Quk hat geschrieben :
Fr 3. Mai 2024, 09:23
Wozu brauchen Materialisten eigentlich Gefühle, Sinneseindrücke, Empfindungen? Wozu müssen Nerven solche unnötigen Nebensachen produzieren, wenn die Körperteile ohnehin mit sich selbst auskommen?
"[Es ist] aber zunächst geboten, auch die materialistischen Philosophen zu einer genauen Feststellung ihrer eigentlichen Behauptung anzuhalten. Auch bei ihnen begegnet man regelmäßig verschiedenen Formeln, die als gleichbedeutende gebraucht werden. Man kann sie auf zwei Grundformen zurückführen. 1) Bewusstseinsvorgänge sind Wirkungen physischer Vorgänge; 2) Bewusstseinsvorgänge sind an sich, oder objektiv betrachtet, nichts anderes als physische Vorgänge im Gehirn. Beide Formeln gehen bei unseren materialistischen Schriftstellern beständig durcheinander."

(Paulsen, Friedrich. Einleitung in die Philosophie. Berlin: W. Hertz, 1892. S. 84)

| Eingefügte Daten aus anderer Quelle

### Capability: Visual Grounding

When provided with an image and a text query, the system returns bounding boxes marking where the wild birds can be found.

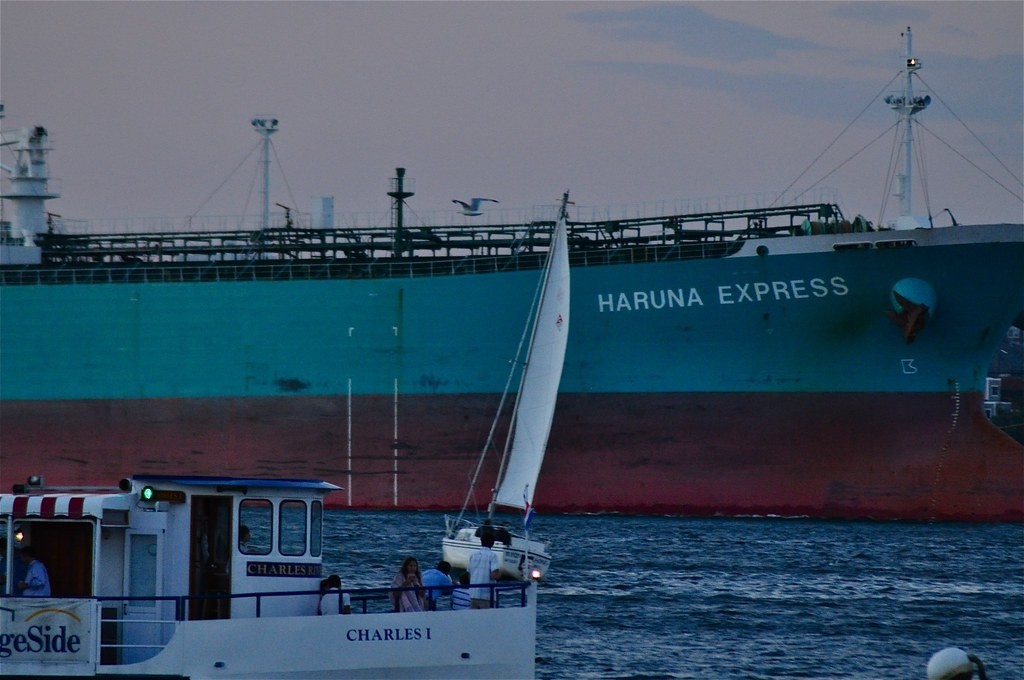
[452,197,501,216]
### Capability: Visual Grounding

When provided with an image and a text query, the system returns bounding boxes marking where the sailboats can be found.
[441,190,576,580]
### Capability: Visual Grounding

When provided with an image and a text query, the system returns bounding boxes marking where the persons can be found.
[420,561,453,611]
[226,524,255,573]
[451,572,471,611]
[317,575,351,616]
[0,537,52,596]
[387,557,425,613]
[466,531,501,609]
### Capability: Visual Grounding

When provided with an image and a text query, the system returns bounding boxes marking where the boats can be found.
[0,474,537,680]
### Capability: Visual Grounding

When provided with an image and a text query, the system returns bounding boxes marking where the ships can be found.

Gerardus Heymans (Einleitung in die Metaphysik, 1911) nennt 1 den kausativen Materialismus und 2 den äquativen Materialismus. Das entspricht der Unterscheidung von nichtreduktivem Materialismus und reduktivem Materialismus. Ersterer kann den Epiphänomenalismus meiner Meinung nach nicht vermeiden, aber letzterer sehr wohl; denn wenn Bewusstseinsvorgänge an sich nichts anderes als Nervenvorgänge sind—sodass das Verhältnis nicht Kausalität, sondern Identität ist—, dann sind sie keineswegs epiphänomenal, d.i. wirkungslos.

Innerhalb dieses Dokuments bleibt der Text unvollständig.